Exercise data:

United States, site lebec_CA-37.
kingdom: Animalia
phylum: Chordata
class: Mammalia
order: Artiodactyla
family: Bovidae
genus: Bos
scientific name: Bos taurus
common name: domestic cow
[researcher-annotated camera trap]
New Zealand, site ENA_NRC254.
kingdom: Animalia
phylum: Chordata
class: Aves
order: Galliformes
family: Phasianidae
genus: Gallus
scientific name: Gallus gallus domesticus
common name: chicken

==

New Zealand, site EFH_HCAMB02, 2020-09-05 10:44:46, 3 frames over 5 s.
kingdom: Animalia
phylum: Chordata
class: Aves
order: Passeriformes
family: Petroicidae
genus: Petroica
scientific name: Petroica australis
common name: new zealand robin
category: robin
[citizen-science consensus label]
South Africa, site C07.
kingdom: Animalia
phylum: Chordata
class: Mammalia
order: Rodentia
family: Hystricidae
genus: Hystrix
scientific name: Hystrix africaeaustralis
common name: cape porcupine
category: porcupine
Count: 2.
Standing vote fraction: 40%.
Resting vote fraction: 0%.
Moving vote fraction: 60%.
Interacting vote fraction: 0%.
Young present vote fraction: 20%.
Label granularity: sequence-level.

==

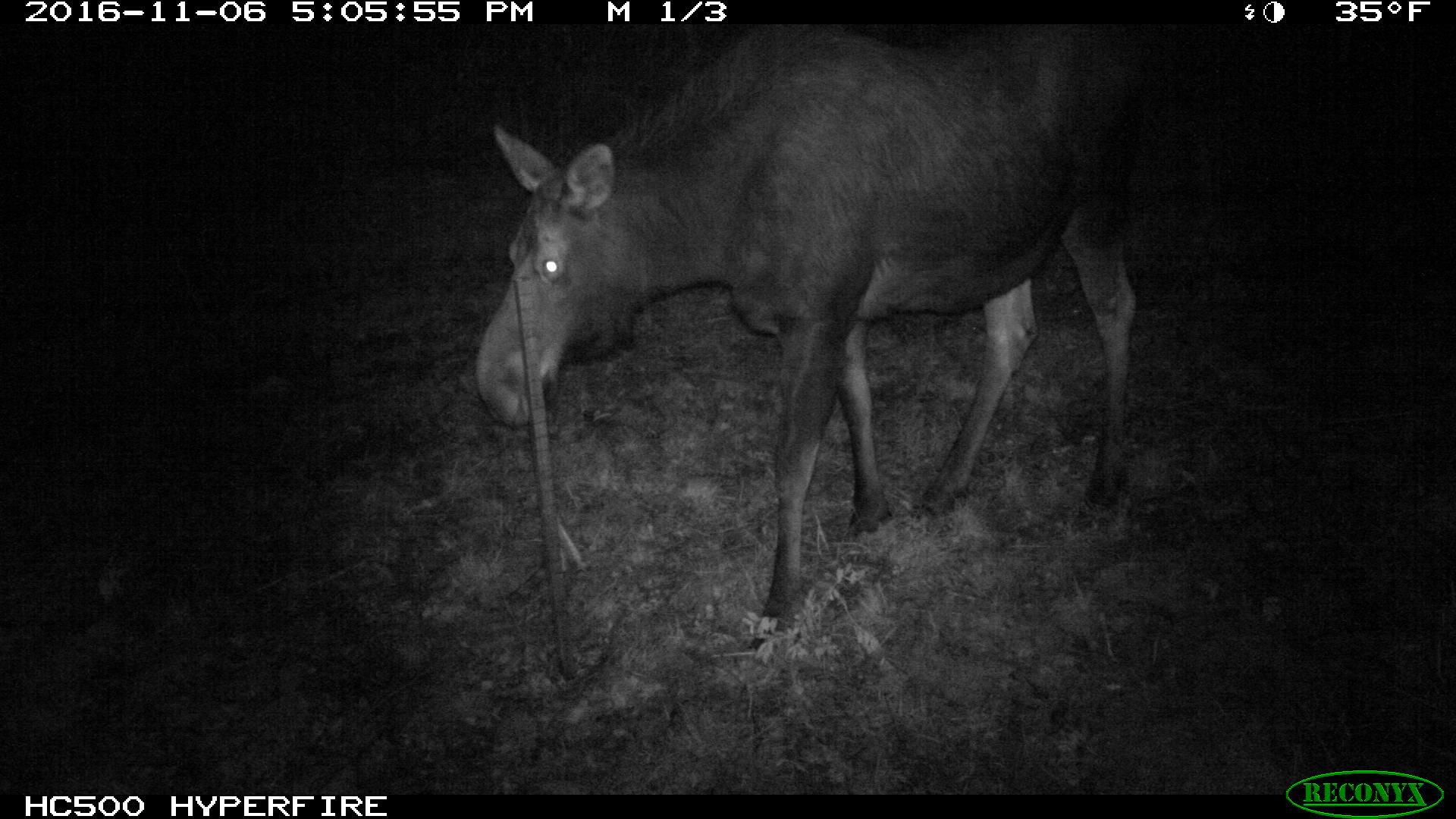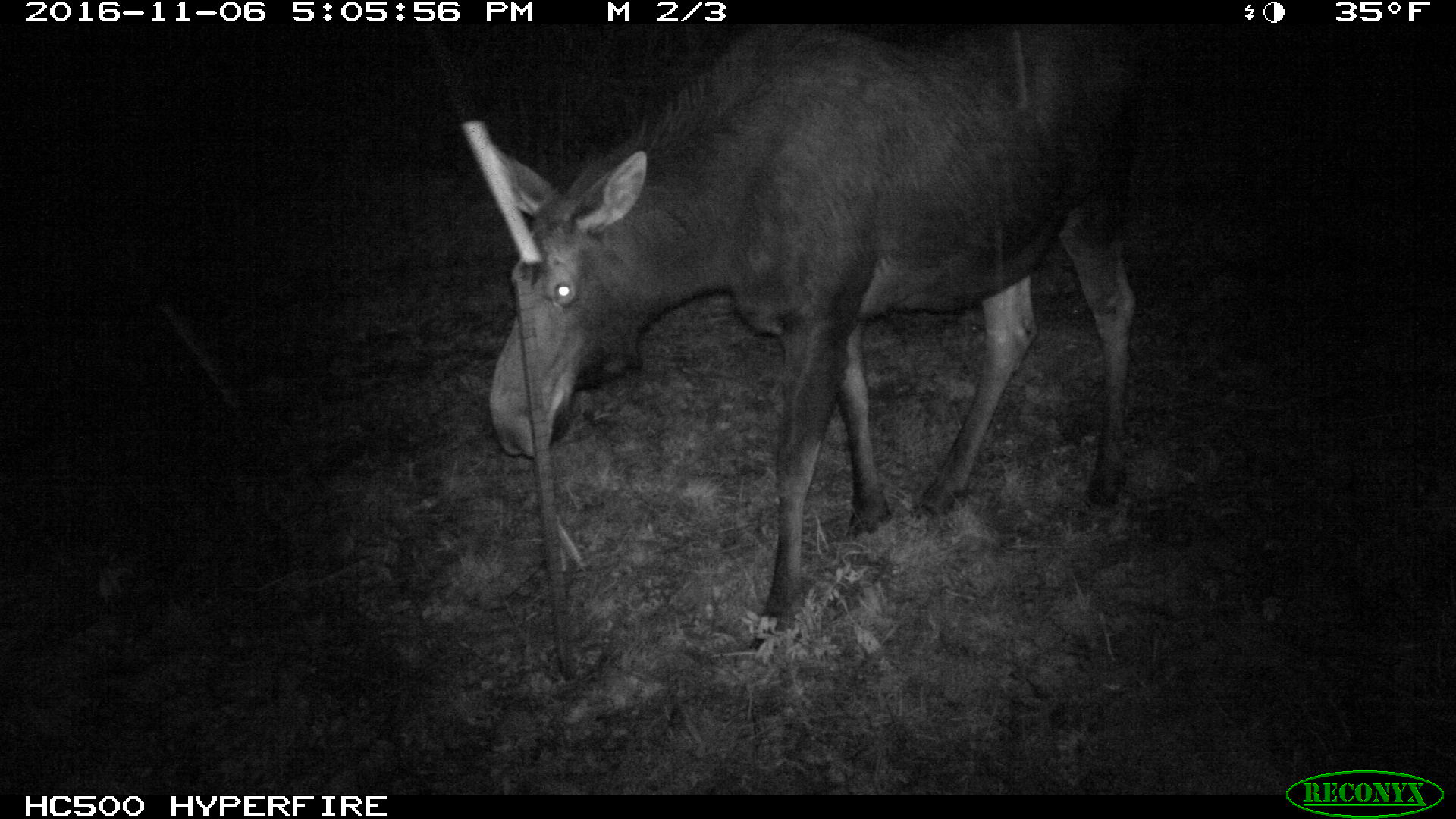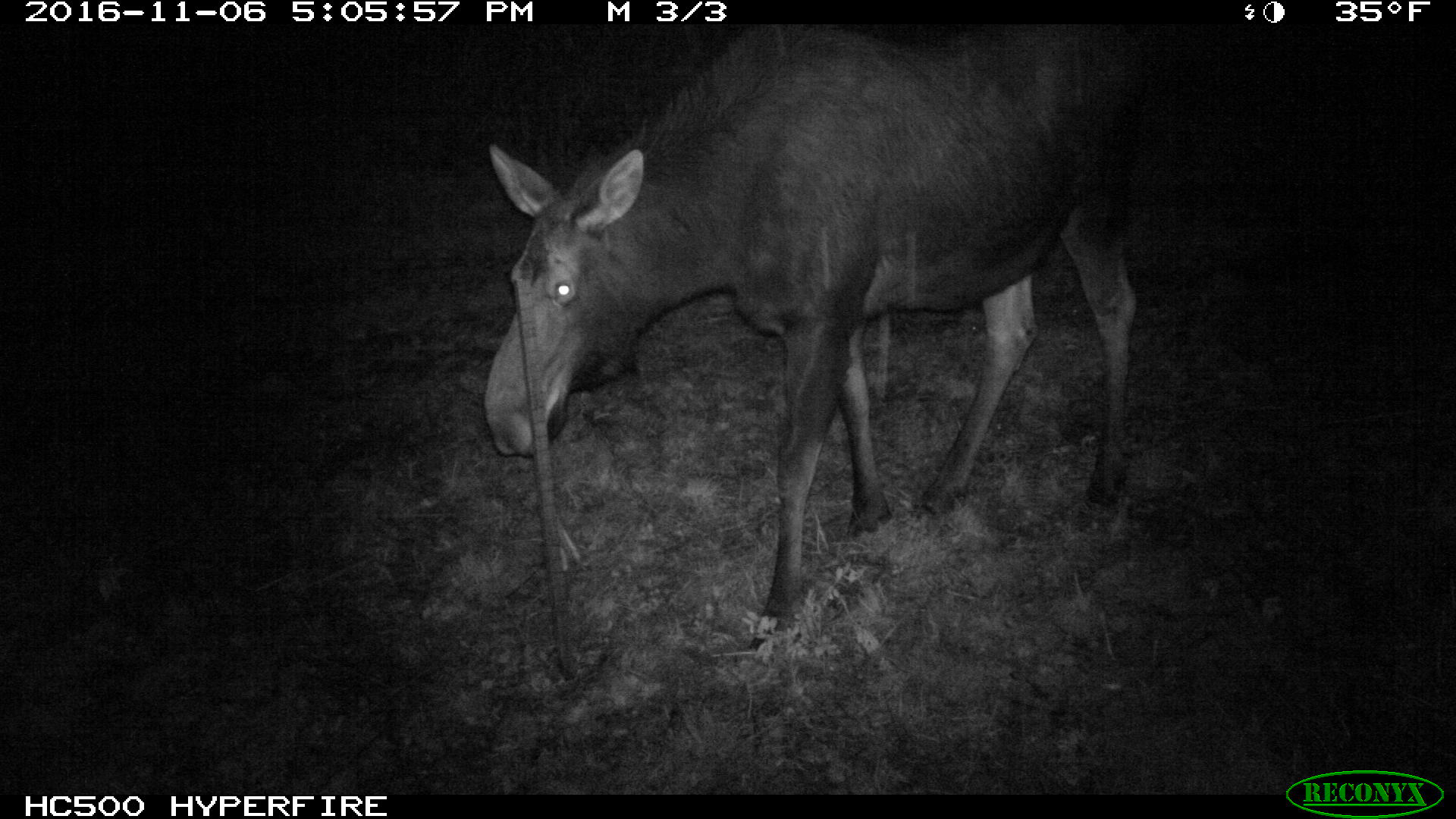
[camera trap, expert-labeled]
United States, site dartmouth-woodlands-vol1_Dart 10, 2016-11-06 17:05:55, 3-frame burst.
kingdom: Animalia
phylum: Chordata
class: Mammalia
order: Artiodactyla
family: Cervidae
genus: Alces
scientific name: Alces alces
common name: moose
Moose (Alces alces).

Exercise: Starting at the line above that holds "United States, site lebec_CA-37." and ending at the line that holds "common name: chicken", transcribe each line exactly and include no other lines.

Response:
United States, site lebec_CA-37.
kingdom: Animalia
phylum: Chordata
class: Mammalia
order: Artiodactyla
family: Bovidae
genus: Bos
scientific name: Bos taurus
common name: domestic cow
[researcher-annotated camera trap]
New Zealand, site ENA_NRC254.
kingdom: Animalia
phylum: Chordata
class: Aves
order: Galliformes
family: Phasianidae
genus: Gallus
scientific name: Gallus gallus domesticus
common name: chicken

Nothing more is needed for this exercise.